Mot Hr'g Tr. 15, 31 (Oct. 3, 2022).
Id. 1
First off, it is not at all clear whether Dillon ever made a dash camera recording. He thought the camera was on and recording but he did not know for sure. He also did not know if the camera's S.D. card was ever downloaded and, if it was, who did so. Without definitive proof that a recording was made but not preserved, Guerue cannot show he was deprived of constitutionally protected access to evidence “whose exculpatory value is ‘apparent.'”
Id. at 9-10.
Id. at 11-13.
Arizona v. Youngblood, 488 U.S. 51, 56 n. * (1988); see also United States v. Seys, 27 F.4th 606, 610-11 (8th Cir. 2022) (missing surveillance video was only potentially useful and defendant needed to show investigator acted in bad faith to prevail on his due process claim); United States v. Paris, 954 F.3d 1069, 1074-75 (8th Cir. 2010) (court unpersuaded that destroyed evidence would have been exculpatory).
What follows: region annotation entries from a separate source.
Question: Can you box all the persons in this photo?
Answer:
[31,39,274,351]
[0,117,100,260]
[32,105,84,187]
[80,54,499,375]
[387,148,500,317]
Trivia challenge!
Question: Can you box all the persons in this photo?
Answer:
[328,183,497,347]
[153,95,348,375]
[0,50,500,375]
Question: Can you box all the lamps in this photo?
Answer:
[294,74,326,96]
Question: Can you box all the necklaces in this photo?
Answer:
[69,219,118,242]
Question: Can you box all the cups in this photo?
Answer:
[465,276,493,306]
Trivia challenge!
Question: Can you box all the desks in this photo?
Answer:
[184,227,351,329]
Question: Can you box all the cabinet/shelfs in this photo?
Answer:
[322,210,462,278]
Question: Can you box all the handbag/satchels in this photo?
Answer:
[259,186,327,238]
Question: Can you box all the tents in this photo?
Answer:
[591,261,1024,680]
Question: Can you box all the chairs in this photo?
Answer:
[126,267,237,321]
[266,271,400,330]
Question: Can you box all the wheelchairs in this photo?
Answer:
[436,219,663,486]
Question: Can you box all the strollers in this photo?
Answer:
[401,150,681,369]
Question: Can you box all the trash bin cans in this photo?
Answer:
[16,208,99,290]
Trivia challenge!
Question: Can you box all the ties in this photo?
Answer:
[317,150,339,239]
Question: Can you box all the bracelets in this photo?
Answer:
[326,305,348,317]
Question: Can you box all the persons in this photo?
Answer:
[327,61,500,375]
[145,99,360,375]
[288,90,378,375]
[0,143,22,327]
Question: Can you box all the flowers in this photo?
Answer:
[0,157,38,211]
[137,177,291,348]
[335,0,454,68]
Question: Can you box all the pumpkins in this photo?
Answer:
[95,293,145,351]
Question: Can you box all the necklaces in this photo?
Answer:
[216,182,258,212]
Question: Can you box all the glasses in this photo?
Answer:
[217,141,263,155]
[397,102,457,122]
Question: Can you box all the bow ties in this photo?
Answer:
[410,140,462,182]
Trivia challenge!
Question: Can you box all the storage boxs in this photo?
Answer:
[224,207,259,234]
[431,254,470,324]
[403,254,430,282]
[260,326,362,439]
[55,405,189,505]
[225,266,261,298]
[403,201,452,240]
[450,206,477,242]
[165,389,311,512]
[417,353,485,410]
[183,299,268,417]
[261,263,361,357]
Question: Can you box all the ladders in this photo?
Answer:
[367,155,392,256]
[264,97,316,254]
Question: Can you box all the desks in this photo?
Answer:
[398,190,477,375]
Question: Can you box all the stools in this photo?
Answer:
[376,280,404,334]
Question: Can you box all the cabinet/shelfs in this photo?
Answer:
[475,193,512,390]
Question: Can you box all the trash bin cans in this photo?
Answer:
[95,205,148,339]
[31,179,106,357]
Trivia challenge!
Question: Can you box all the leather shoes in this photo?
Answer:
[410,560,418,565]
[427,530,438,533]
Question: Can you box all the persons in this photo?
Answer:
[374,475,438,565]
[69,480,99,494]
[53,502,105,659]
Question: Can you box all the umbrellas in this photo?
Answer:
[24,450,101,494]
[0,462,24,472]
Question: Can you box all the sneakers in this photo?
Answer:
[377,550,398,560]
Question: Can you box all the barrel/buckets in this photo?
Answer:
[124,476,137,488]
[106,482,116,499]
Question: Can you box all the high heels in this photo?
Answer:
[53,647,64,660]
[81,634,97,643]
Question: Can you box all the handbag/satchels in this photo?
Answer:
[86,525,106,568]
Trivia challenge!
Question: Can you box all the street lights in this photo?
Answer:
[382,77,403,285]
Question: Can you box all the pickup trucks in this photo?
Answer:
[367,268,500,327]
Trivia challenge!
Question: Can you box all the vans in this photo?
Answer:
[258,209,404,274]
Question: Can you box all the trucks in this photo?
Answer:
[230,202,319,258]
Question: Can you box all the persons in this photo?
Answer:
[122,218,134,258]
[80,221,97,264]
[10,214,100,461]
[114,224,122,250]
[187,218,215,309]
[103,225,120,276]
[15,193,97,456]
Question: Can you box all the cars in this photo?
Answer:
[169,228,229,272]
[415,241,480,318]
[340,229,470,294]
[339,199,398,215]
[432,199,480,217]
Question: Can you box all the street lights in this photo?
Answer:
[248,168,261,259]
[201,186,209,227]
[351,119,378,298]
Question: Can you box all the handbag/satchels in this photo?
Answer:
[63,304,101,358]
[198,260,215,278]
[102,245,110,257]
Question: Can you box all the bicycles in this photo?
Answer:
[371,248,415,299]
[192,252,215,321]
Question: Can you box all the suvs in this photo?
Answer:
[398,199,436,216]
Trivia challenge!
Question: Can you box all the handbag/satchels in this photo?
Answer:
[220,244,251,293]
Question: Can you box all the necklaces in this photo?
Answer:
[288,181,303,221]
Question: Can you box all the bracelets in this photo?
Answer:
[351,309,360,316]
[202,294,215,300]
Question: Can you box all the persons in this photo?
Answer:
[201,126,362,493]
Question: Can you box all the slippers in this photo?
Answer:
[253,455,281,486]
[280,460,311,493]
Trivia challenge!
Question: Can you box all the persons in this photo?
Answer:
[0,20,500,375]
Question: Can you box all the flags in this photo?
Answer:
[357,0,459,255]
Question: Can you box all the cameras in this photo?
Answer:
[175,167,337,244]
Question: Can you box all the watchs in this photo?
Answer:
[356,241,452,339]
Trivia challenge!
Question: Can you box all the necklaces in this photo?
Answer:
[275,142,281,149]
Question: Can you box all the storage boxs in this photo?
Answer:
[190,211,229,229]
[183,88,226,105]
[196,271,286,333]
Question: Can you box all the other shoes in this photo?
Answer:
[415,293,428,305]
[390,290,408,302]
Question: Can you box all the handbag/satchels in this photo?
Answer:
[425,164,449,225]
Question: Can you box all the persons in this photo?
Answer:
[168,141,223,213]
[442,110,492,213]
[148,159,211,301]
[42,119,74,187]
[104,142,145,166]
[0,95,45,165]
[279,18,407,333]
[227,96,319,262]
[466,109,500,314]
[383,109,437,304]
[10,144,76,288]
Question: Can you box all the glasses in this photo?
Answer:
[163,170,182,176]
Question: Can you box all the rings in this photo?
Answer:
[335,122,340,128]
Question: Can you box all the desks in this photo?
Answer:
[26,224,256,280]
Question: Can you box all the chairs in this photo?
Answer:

But even if a recording did-at one time-exist, that it was not kept, and that the recording had some apparent exculpatory value, Guerue has still failed to carry his burden of proving that police acted in bad faith. He did not present evidence that showed anything more than mere negligence. Dillon did not intentionally destroy the recording. And the recording may have been lost while transitioning to two new recording systems or as a result of a malfunction in Dillon's hard drive. Although it may have been preferable for Dillon or someone else at the police department to store any recordings made of the February 26 incident in a safe place, Guerue has not demonstrated that the failure to retain the recording was done in bad faith and infringed on his due process rights.
Youngblood, 488 U.S. at 58; United States v. Webster 625 F.3d 439, 447 (8th Cir. 2020); compare Illinois v. Fisher, 540 U.S. 544, 548-49 (2004) (per curiam) (applying Youngblood's requirement even where discovery request pending because evidence was, at best, “potentially useful”); with Jimerson v. Payne, 957 F.3d 916, 931 (8th Cir. 2020) (“the uncontroverted evidence establishe[d] bad faith” and “a meritorious Youngblood violation”).
Youngblood, 488 U.S. at 58; see also Seys, 27 F.4th at 610-11 (agents' actions “fell far short” of bad faith; no evidence investigator “intentionally destroyed files, consciously suppressed exculpatory evidence, or otherwise tried to circumvent disclosure requirements”); United States v. Olivares, 843 F.3d 752, 759 (8th Cir. 2016) (no evidence the government acted in bad faith when it failed to preserve evidence); United States v. Houston, 548 F.3d 1151, 1155 (8th Cir. 2008) (at best, defendant's arguments show negligence on part of officers, and negligence does not amount to bad faith).
Mot. Hr'g Tr. 10.
Id. at 11, 26.
Houston, 548 F.3d at 1155.
For all these reasons, and based on the record now before the Court, it is
ORDERED that Guerue's oral motion to strike Dillon's “furtive movement” testimony, from the September 8, 2022 evidentiary hearing, is DENIED.